I am my own worst enemy right now. I don’t hate anyone. I will continue to do what I feel is the right things for not only myself, but those around me.
I am afraid to get close to someone. Based on some, or many things that have gone on in my life.
I spoke to someone today, we were laughing, they said I have a good heart. I smiled, in spite of what I say here. It felt good to hear that someone see’s me as I am. Many people do. I know this.
I can’t seem to make good friendships. I can’t seem to create a good relationship for myself. I get along well with most people. So this makes no sense to me.
A few other people have told me as well recently, they enjoy talking to me. I still find myself not wanting to create any deep attachments. Seems good to me right now. Mind you, I am not cruel to anyone. I am simply avoiding making deeper connections for myself at this point and time.
It is nice to hear and little by little it could restore my faith a bit. I have had many people let me down.
Maybe it’s time someone else came forward to show me, they will be there for me. Much like I tried to be there for them.
I have a lot of resistance to new people. I am very leery. I understand this. I notice as I get to know someone, I open and shut like a door. I have realized that if I’m patient with myself and work through that resistance that I can see what I should.

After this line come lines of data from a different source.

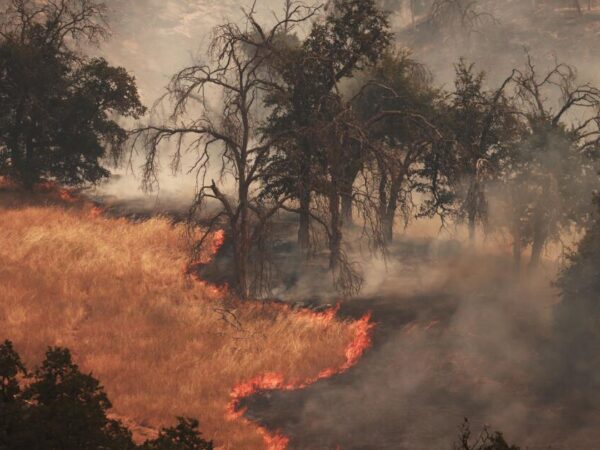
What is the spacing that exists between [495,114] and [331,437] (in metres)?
14.4

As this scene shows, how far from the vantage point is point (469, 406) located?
45.4 ft

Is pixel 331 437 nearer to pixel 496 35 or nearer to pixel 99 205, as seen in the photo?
pixel 99 205

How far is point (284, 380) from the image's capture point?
15523 millimetres

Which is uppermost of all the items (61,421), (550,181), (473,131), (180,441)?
(473,131)

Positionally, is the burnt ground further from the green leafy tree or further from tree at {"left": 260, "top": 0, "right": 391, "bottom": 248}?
the green leafy tree

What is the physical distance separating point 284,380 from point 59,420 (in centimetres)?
999

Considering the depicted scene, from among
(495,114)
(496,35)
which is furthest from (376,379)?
(496,35)

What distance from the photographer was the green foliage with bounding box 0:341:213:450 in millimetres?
5770

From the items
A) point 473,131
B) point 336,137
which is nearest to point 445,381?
point 336,137

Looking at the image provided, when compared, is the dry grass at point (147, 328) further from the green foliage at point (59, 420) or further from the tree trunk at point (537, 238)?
the tree trunk at point (537, 238)

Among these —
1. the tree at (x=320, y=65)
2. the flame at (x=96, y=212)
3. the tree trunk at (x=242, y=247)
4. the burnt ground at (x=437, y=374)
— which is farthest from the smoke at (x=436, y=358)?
the tree at (x=320, y=65)

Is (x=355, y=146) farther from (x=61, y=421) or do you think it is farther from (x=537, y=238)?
(x=61, y=421)

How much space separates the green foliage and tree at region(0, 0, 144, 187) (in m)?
19.1

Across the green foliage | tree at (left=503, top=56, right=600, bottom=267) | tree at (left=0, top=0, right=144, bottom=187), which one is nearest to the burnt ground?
tree at (left=503, top=56, right=600, bottom=267)
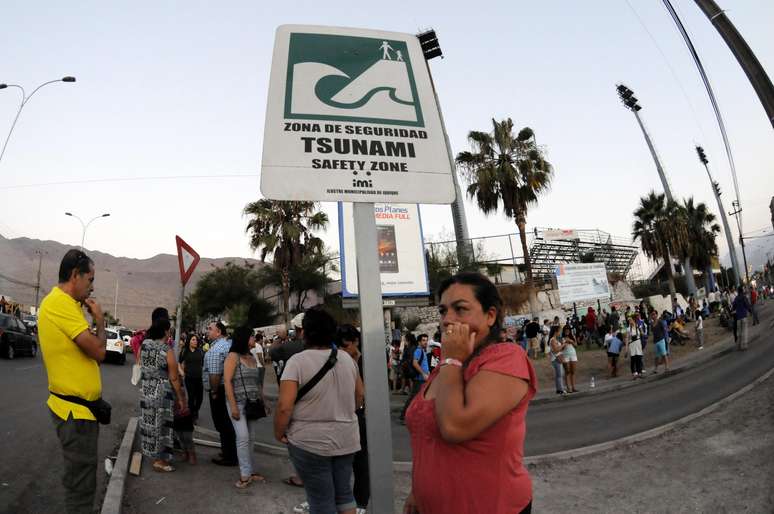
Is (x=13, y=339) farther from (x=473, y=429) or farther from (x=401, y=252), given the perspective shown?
(x=473, y=429)

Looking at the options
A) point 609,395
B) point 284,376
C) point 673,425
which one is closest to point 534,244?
point 609,395

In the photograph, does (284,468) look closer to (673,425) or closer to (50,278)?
(673,425)

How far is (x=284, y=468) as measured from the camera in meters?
6.19

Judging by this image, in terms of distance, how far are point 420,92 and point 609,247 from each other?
36.3m

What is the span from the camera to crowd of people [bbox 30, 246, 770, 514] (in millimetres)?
1630

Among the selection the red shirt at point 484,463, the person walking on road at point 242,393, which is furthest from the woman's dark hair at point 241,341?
the red shirt at point 484,463

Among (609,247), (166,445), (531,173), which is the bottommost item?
(166,445)

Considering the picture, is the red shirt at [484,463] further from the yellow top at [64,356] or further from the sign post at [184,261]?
the sign post at [184,261]

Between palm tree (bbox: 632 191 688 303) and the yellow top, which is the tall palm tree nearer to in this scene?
palm tree (bbox: 632 191 688 303)

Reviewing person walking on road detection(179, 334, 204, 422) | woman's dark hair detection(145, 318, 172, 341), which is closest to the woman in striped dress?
woman's dark hair detection(145, 318, 172, 341)

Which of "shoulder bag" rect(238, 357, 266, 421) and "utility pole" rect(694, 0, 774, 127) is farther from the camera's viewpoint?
"utility pole" rect(694, 0, 774, 127)

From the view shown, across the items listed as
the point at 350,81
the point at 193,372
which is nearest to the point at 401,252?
the point at 193,372

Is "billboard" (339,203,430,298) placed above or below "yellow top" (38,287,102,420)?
above

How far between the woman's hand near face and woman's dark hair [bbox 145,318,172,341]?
17.0 feet
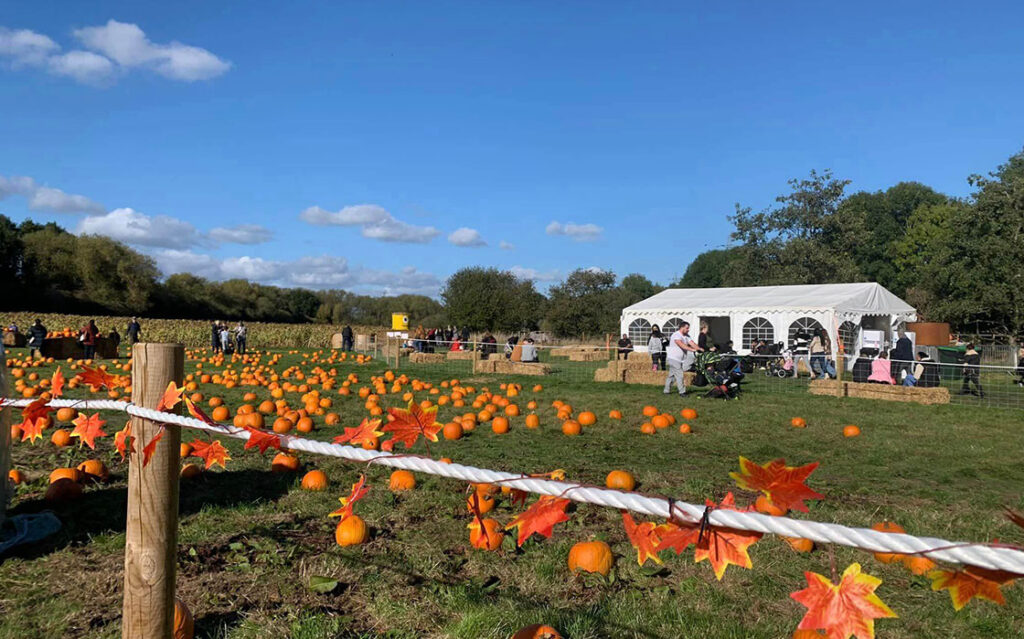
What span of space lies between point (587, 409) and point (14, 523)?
27.8 ft

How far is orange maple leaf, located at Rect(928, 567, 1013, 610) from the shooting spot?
4.50 ft

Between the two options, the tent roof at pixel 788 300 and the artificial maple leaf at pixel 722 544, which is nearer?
the artificial maple leaf at pixel 722 544

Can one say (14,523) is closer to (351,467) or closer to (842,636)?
(351,467)

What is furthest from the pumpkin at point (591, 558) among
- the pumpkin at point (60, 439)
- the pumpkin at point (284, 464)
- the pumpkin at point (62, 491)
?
the pumpkin at point (60, 439)

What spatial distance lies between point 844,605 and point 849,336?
25.7 m

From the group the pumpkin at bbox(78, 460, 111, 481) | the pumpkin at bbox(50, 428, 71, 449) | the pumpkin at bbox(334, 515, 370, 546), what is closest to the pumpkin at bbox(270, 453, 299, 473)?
the pumpkin at bbox(78, 460, 111, 481)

The other individuals intentions. Who they are. Who they show me they are. This takes time. They are not that way with me though. Not really. They are expressive and happy to see me.
There isn’t anything self serving in those things at all. I like that. A lot.
I also find that I am disgusted by all the things that I want to see in the world that I may never have the opportunity to, other than a picture. I like being exposed to new things. So I look and see. Then I feel depressed because I can’t. Not right now and I fear greatly sometimes that I may never.
This bothers me immensely.
Okay. Maybe not all people are bad. They are still self serving. As am I.
The more I learn, the more I see. I see good too.
Maybe, since the last few things that have happened to me pass, I will have some of my faith restored.
I am not closed off to that idea.
I withdraw and think the worst when I’m hurt. I think that’s normal.
What I cannot reconcile is how I have expressed things to those around me. Not unreasonable things either.
I do not want to stay feeling this way.